Creativity comes in many forms, from drawing and painting, writing and reading, dancing and acting to arts and crafts and imaginative play. The many outlets for creativity means there is something to suit all passions and interests, giving those who partake, the opportunity to express themselves and demonstrate their understanding or vision to others.
Children are often assumed to have much more creativity than their older peers or adults, and this is often due to young children having fewer inhibitions. They are less likely to feel judged by others or limit their expression due to embarrassment.
There are several ways that parents can promote creativity in their child, some of which we will discuss below:
Offer a Creative Environment
Ensuring your child feels relaxed and comfortable in their environment can hugely contribute to whether or not they feel they can creatively express themselves. Allowing them to think and demonstrate, without judgement and with encouragement, creates an environment in which they can explore their ideas and nurture their creativity.
Frequently creativity comes to both children and adults when they are allowed time alone. When a person, young or old is solitary, often somewhere quiet, creativity is sparked. This is why structured classes or workshops can often be limiting, as they are enforced at a set time and usually come with a best practice way of completing tasks. By liberating schedules and allowing a couple of hours a day without structure, this time can offer the chance to develop a creative mind. It will enable children time to tinker, play and create, without any time constrictions or the pressure of chores.
Some of the greatest ideas and creations come when people work together, as each person brings an alternative point of view or vision to the group or pair. Conflicts of interests and ideas often promote creativity, a fusion of ideas emerge, with a consideration of different viewpoints. A collaboration of ideas can enable the creation of something unique. Working with others, where individuals suggest ideas no matter how obscure or unusual, encourages people to think outside of the box, which ultimately, builds upon a creative mind.

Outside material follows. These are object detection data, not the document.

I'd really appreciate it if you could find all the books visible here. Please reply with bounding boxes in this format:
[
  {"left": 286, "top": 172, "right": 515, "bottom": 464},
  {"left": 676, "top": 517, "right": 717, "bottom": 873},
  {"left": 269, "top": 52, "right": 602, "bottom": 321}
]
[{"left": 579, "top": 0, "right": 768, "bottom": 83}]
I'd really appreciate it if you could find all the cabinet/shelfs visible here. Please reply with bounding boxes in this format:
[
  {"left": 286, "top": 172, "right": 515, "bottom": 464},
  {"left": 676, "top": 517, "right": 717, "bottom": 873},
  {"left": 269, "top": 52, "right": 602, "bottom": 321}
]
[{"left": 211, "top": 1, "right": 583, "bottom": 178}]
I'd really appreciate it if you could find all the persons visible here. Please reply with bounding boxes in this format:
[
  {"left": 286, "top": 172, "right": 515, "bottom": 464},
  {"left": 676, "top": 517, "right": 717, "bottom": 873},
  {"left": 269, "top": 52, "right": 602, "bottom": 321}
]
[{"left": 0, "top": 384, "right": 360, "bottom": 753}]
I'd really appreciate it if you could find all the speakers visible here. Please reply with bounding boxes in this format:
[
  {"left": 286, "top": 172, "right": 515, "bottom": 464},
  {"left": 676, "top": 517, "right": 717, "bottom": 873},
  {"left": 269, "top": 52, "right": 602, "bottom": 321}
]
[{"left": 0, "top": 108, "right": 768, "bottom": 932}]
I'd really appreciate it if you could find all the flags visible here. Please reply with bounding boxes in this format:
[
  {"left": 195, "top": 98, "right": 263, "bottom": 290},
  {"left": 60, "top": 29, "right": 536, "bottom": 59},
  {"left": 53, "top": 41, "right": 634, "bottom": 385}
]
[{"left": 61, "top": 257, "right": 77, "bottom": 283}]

Parents, teachers, friends and family are just some of the role models in your child’s life. Try to surround them with and be an example of a creative person. Try things and fail. Create something and show them. By doing so, you’re demonstrating to them that anyone can be creative, and there are many ways of doing so. Whether you want to rearrange the furniture in your home, sow some seeds in the garden, create a picture for your bedroom wall or have a go at building something, let them into your creative process and encourage them to contribute to it.
Reduce Screen Time
The amount of screen time children have often appears in our articles, as it is relevant to so many avenues of development. Spending time on a handheld device or in front of a television screen can be limiting to a child’s creativity, as, rather than spending time exploring their interests and developing their skills, they are, instead, absorbed by what is in front of them on the screen. Encourage your child to play and create, rather than watching something or playing a game on a device.
Although creativity doesn’t always require resources, such as role play, singing, dance and drama, some other avenues of creativity do. Having pens, paints, paper and craft items in your home, in a place where your child can easily access them, allows them to run with their creativity when the moment strikes.
Here at St Peter’s private preschool, we offer a range of classes and activities that encourage creativity, and thoughtful expression of opinions, beliefs and points of view are always encouraged when conducted sensitively. We hope to support children in their decisions and passions, enabling them to feel comfortable in demonstrating their creativity.